En komt tot het oordeel dat meneer inderdaad onwaardig is om te erven. Op grond van de belangenafweging van art. 8 EVRM. De hele "onherroepelijke veroordeling" kan nu door het hof worden gepasseerd op basis van een belangenafweging.
Er wordt ook verwezen naar een Roemeense zaak die bij het EHRM is geweest, waarin een man zijn vrouw, schoonmoeder, en uiteindelijk zichzelf om het leven bracht. Meneer is toen dus, omdat hij dood was, ook niet onherroepelijk veroordeeld (het Roemeens recht kende diezelfde eis), maar voor het verloop van de erfenis van de vrouwen is natuurlijk wel relevant of deze dan "via hem" lopen of niet. Daarin werd gesteld dat de lezing omtrent de eis van een onherroepelijk veroordeling te restrictief was, wegens bijzondere omstandigheden. Waaronder: "dat er geen enkele twijfel bestond over de schuld aan de dood van de echtgenoot, de bekentenis van de echtgenoot en de erkenning door de familie van de echtgenoot."

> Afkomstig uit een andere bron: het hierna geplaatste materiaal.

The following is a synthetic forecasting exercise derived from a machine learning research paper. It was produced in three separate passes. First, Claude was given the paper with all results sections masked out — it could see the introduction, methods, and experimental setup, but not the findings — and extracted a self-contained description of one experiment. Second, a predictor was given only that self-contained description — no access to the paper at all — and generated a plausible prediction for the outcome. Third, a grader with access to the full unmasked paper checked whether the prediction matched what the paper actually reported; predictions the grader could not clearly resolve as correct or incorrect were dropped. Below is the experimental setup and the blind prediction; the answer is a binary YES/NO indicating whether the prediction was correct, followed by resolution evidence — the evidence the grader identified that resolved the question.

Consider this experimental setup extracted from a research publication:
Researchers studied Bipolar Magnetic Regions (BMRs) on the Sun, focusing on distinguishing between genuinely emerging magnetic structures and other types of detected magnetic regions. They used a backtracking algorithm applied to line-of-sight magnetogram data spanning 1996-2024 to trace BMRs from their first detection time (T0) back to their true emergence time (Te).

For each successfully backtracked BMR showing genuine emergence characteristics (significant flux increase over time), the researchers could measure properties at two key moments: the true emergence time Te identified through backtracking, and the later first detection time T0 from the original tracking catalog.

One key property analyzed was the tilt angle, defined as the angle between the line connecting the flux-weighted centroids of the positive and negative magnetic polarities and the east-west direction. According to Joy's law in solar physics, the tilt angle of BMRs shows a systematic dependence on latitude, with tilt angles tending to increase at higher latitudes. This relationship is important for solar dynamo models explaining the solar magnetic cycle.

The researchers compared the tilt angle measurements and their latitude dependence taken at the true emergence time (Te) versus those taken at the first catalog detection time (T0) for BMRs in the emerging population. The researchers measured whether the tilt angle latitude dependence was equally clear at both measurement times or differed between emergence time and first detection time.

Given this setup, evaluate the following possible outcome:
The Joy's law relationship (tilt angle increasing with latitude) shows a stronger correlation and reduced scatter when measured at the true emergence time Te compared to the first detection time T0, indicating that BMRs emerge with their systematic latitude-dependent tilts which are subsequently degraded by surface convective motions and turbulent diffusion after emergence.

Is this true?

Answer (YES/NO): NO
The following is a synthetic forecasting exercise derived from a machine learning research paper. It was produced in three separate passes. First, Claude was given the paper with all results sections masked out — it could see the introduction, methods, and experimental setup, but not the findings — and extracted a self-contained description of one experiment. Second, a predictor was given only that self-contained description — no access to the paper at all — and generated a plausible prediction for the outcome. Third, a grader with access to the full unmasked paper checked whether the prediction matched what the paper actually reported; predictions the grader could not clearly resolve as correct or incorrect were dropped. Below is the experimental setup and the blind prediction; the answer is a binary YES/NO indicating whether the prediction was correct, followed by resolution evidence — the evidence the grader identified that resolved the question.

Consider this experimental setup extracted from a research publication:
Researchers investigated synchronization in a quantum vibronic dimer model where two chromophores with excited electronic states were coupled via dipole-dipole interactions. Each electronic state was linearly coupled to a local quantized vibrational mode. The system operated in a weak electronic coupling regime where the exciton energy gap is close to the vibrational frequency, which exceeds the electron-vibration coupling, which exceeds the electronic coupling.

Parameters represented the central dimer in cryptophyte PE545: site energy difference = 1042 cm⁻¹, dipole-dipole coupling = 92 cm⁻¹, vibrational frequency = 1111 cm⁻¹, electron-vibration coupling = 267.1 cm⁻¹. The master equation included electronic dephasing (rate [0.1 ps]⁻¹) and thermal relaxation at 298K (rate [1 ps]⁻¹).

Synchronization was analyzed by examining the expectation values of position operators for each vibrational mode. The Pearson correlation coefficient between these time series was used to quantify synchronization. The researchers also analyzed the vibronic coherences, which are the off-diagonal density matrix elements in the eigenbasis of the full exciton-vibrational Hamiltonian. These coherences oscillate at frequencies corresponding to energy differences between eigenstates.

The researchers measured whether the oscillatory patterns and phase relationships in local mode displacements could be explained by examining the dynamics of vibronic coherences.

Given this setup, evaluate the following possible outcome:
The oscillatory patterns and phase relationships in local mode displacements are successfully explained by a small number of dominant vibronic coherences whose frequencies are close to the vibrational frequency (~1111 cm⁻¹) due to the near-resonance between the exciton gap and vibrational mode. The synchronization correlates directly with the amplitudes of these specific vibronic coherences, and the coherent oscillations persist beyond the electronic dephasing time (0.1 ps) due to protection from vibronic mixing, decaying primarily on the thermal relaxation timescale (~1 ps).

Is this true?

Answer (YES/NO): NO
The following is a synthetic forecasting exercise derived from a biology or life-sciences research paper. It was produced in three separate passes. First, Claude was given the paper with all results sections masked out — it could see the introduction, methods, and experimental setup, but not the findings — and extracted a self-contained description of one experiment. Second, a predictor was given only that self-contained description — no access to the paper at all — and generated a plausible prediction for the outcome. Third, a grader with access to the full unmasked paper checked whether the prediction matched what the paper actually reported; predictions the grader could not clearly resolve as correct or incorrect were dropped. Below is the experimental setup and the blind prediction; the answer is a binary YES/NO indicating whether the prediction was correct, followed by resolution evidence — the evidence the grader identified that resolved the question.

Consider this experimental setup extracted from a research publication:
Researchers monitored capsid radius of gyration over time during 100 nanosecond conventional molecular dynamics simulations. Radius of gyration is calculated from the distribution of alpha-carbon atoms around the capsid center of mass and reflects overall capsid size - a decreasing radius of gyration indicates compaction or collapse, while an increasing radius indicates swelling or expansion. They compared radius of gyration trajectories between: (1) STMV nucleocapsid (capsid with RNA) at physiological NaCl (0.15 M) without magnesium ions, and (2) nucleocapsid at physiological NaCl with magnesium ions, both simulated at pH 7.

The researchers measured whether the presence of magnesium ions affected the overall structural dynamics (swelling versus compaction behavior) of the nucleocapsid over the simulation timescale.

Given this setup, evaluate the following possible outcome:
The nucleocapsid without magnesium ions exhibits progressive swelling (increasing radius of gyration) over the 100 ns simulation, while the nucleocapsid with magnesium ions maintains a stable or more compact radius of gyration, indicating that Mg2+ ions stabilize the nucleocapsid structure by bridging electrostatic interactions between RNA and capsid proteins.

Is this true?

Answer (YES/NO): YES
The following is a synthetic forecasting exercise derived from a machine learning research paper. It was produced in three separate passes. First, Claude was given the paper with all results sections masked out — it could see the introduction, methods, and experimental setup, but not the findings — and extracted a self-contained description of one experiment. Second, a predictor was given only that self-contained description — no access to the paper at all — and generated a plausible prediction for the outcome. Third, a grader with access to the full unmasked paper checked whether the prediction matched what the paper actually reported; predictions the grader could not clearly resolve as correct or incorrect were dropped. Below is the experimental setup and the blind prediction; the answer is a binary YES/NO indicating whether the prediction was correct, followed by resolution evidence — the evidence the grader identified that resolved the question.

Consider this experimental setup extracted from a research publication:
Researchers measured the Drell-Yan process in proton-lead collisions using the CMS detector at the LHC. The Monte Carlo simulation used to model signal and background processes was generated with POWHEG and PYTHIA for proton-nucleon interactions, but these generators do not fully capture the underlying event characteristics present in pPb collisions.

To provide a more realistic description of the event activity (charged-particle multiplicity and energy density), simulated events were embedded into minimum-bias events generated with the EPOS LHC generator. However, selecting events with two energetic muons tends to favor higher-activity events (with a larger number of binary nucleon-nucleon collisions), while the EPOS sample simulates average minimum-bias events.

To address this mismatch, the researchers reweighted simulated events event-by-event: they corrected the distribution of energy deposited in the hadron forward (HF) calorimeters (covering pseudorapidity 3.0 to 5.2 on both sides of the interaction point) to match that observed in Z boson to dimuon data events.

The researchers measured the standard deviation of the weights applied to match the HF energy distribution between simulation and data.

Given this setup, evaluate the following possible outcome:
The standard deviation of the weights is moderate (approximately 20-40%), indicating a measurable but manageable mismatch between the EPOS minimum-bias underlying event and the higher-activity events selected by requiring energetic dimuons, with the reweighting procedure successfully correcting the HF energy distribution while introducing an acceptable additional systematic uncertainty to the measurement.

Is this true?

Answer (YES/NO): YES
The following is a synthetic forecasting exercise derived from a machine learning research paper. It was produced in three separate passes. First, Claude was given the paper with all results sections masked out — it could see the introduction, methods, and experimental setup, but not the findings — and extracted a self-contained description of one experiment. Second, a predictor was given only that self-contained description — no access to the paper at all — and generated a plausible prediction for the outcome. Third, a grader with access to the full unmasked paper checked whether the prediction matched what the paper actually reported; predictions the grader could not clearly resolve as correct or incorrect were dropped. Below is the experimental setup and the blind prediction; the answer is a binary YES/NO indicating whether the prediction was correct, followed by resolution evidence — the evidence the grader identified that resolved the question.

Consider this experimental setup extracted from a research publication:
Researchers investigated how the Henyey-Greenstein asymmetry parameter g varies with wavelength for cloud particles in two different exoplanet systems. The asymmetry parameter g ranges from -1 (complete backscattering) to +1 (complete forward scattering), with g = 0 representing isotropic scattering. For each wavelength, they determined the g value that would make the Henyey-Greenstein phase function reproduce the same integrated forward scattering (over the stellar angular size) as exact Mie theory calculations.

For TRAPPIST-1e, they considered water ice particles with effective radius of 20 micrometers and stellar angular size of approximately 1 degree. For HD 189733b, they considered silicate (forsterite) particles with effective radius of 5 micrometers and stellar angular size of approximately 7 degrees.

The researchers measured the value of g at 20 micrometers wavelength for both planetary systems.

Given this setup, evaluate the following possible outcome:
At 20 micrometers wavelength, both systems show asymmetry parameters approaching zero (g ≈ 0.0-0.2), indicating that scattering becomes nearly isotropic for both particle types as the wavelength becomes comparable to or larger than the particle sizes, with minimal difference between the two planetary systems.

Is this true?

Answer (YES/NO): NO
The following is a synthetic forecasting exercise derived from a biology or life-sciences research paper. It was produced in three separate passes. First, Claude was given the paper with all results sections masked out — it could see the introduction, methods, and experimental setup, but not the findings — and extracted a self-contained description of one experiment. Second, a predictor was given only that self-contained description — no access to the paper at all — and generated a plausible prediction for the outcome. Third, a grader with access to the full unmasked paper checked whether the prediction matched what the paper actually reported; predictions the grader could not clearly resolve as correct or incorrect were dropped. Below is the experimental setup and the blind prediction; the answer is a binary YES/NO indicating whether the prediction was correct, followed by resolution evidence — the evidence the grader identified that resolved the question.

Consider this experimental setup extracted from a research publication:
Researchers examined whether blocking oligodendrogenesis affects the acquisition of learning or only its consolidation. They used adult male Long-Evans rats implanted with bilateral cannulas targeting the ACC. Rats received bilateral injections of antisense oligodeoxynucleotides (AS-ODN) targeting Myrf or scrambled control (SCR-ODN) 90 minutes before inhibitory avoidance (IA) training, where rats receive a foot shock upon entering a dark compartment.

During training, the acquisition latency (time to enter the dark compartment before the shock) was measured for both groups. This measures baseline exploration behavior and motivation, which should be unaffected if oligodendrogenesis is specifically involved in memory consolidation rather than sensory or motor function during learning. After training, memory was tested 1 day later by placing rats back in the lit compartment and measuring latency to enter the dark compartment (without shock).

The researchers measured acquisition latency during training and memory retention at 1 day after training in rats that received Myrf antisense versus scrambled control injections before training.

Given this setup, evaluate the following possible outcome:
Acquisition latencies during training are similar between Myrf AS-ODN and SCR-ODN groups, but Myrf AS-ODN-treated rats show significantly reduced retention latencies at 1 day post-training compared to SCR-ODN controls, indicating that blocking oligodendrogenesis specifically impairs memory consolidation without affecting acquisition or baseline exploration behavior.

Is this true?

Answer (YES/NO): YES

En die schuld vond ik dan wel spannend. Is hier schuld bedoeld als in verwijtbaarheid? Dan lijkt mij de zaak niet zomaar vergelijkbaar met de Nederlandse zaak, omdat handelen onder invloed van een psychose (behoudens culpa in causa) doorgaans moeilijk verwijtbaar kan worden geacht. En het gebrek aan die verwijtbaarheid is wat in eerste instantie heeft geleid tot ontslag van rechtsvervolging.
Kortom: lijkt mij dat er gecasseerd gaat worden. Hebben jullie er meningen over?